In the top tennis tournaments there is a limited instant-replay system.  When a player disagrees with a call (or non-call) made by a linesman, he can request an instant-replay review.  The system is limited because the players begin with a fixed number of challenges and every incorrect challenge deducts one from that number.  As a result there is a lot of strategy involved in deciding when to make a challenge.

Alongside the challenge system is a vestige of the old review system where the chair umpire can unilaterally over-rule a call made by the linesman.  These over-rules must come immediately and so they always precede the players’ decision whether to challenge, and this adds to the strategic element.

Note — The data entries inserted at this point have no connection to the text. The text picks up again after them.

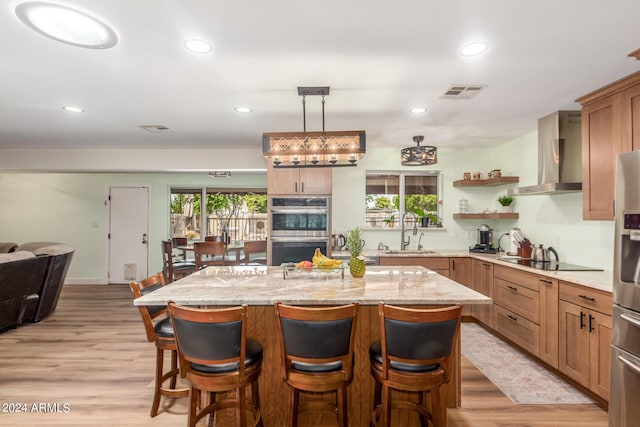 3136 W Sunnyside Ave, Phoenix, AZ 85029 - kitchen with double oven, sink, a kitchen breakfast bar, black electric stovetop, and wall chimney range hood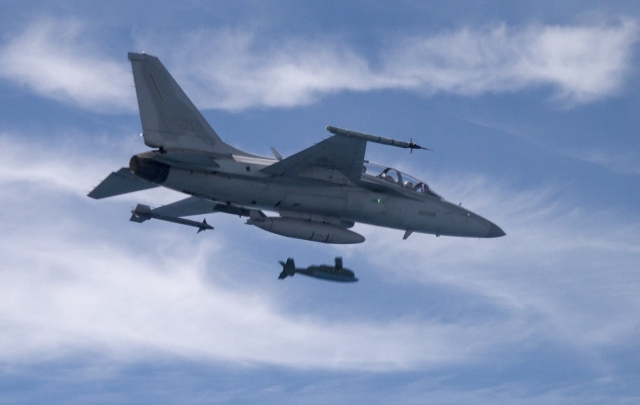 A South Korean F-15K fighter jet fires a GBU-56 air-to-surface missile at a target in the Yellow Sea on August 31, in this photo provided by the Air Force.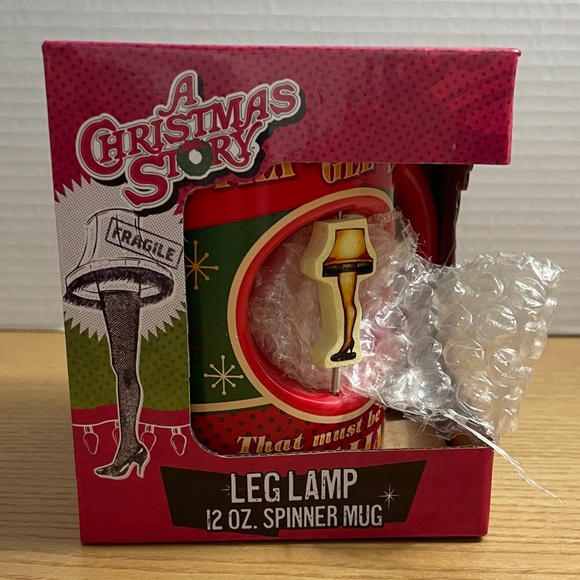 A Christmas Story Leg Lamp Spinner Mug 12 oz Coffee Cup Brand New in Box - Picture 1 of 4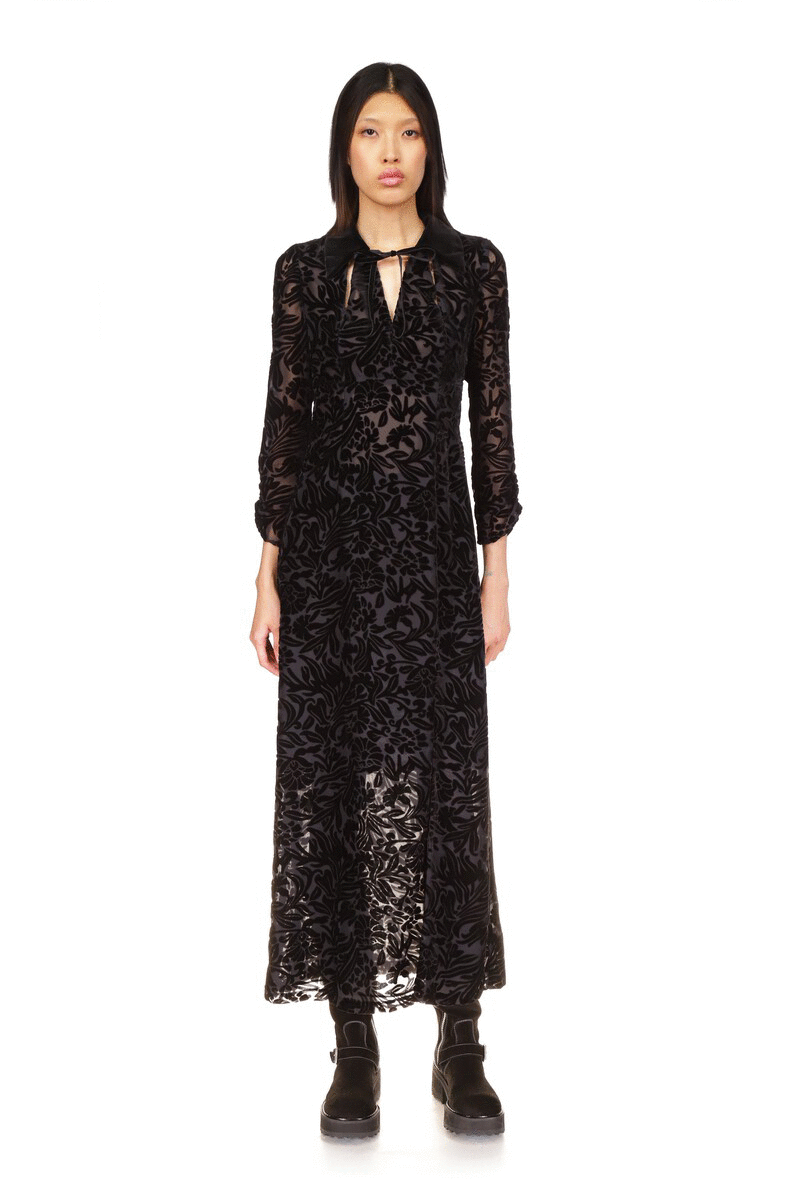 Dress is ankle-length and features a V-cut collar with a lace to fasten it, long sleeves, transparent floral pattern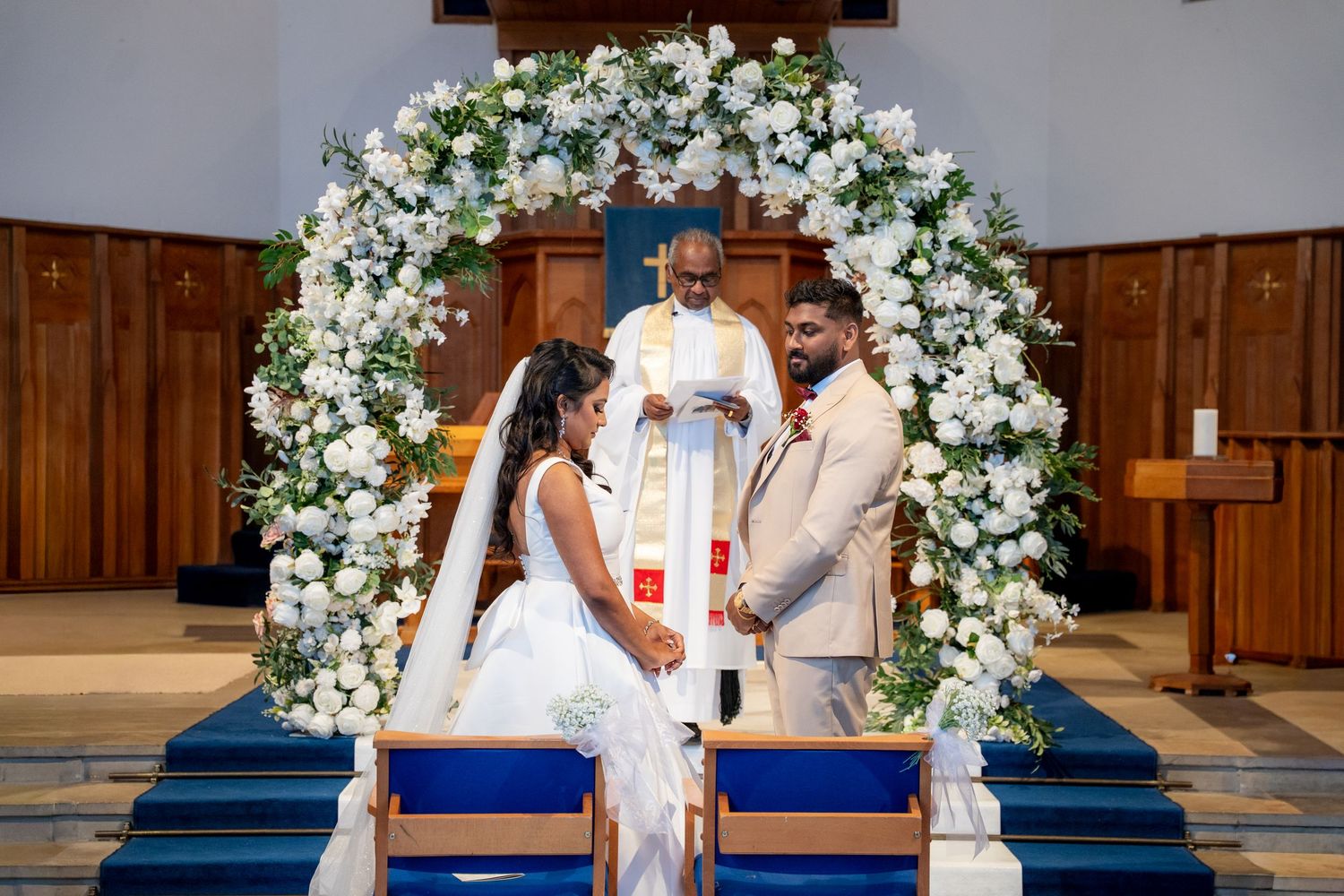 Bride and groom exchange vows under white floral arch with priest at church altar.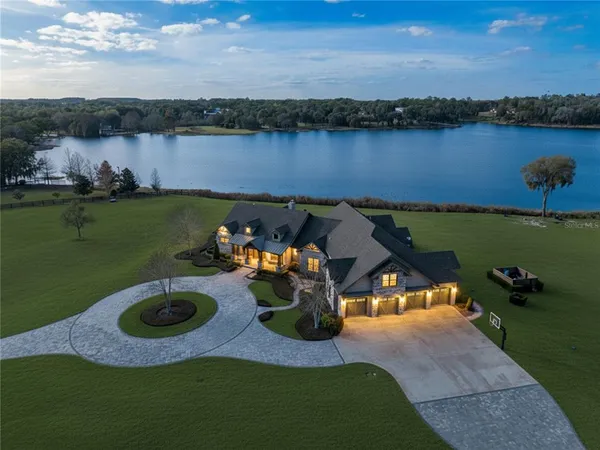 an aerial view of a house with outdoor space lake view and boat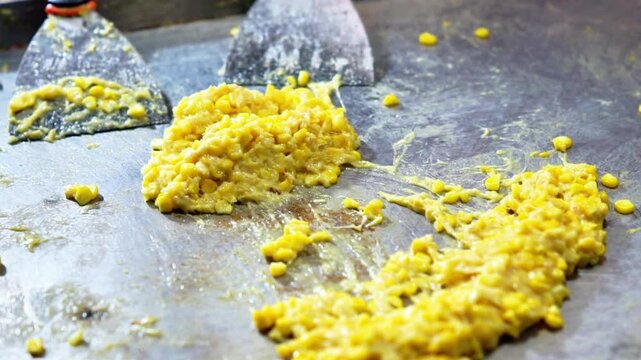 Jagung keju tarik (pulled cheese corn). Steam corn mixed with cheese. Indonesian modern street food.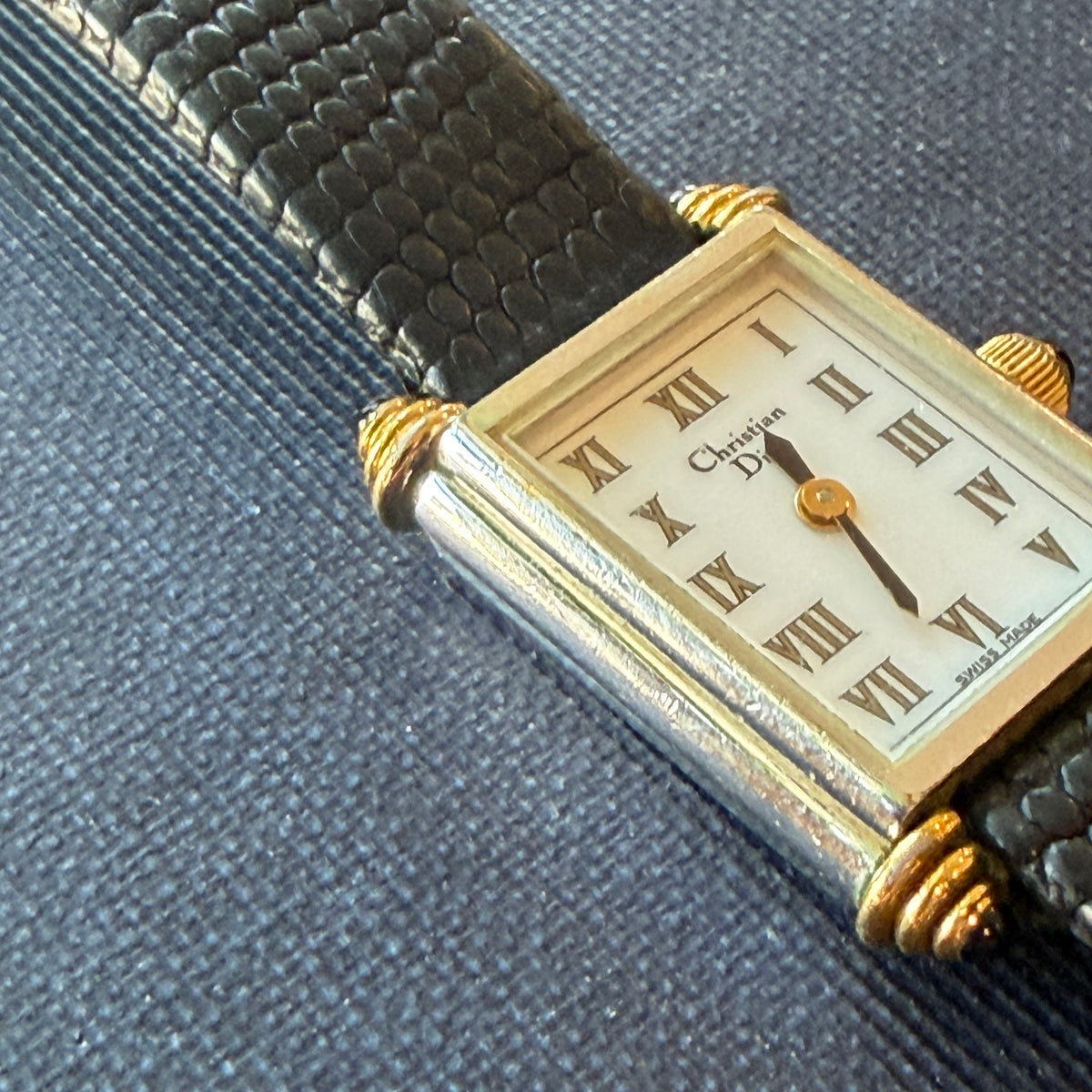 Close up of the face of a Vintage Christian Dior Tank Watch showing the gold and silver around the face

Suppose that A’s shot lands close to B’s baseline, the ball is called in by the linesman but this call is over-ruled by the chair umpire.  In these scenarios, in practice, it is almost automatic that A will challenge the over-ruled call.  That is, A asks for an instant-replay hoping it will show that the ball was indeed in.

This seems logical.  It looked in to the linesman and that is good information that it was actually in.  For example, compare this scenario to the one in which the ball was called out by the linesman and that call was not over-ruled.  In that alternative scenario, one party sees the the ball out and no party is claiming to see the ball in.  In the scenario with the over-rule, there are two opposing views.  This would seem to make it more likely that the ball was indeed in.

But this is a mistake.  The chair umpire knows when he makes the over-rule that the linesman saw it in.  He factors that information in when deciding whether to over-rule.  His willingness to over-rule shows that his information is especially strong:  strong enough to over-ride an opposing view.  And this is further reinforced by the challenge system because the umpire looks very bad if he over-rules and a challenge shows he is wrong.

I am willing to bet that the data would show challenges of over-ruled calls are far less likely to be successful than the average challenge.

A separate observation.  The challenge system is only in place on the show courts.  Most matches are played on courts that are not equipped for it.  I would bet that we could see statistically how the challenge system distorts calls by the linesmen and over-rules by the chair umpire by comparing calls on and off the show courts.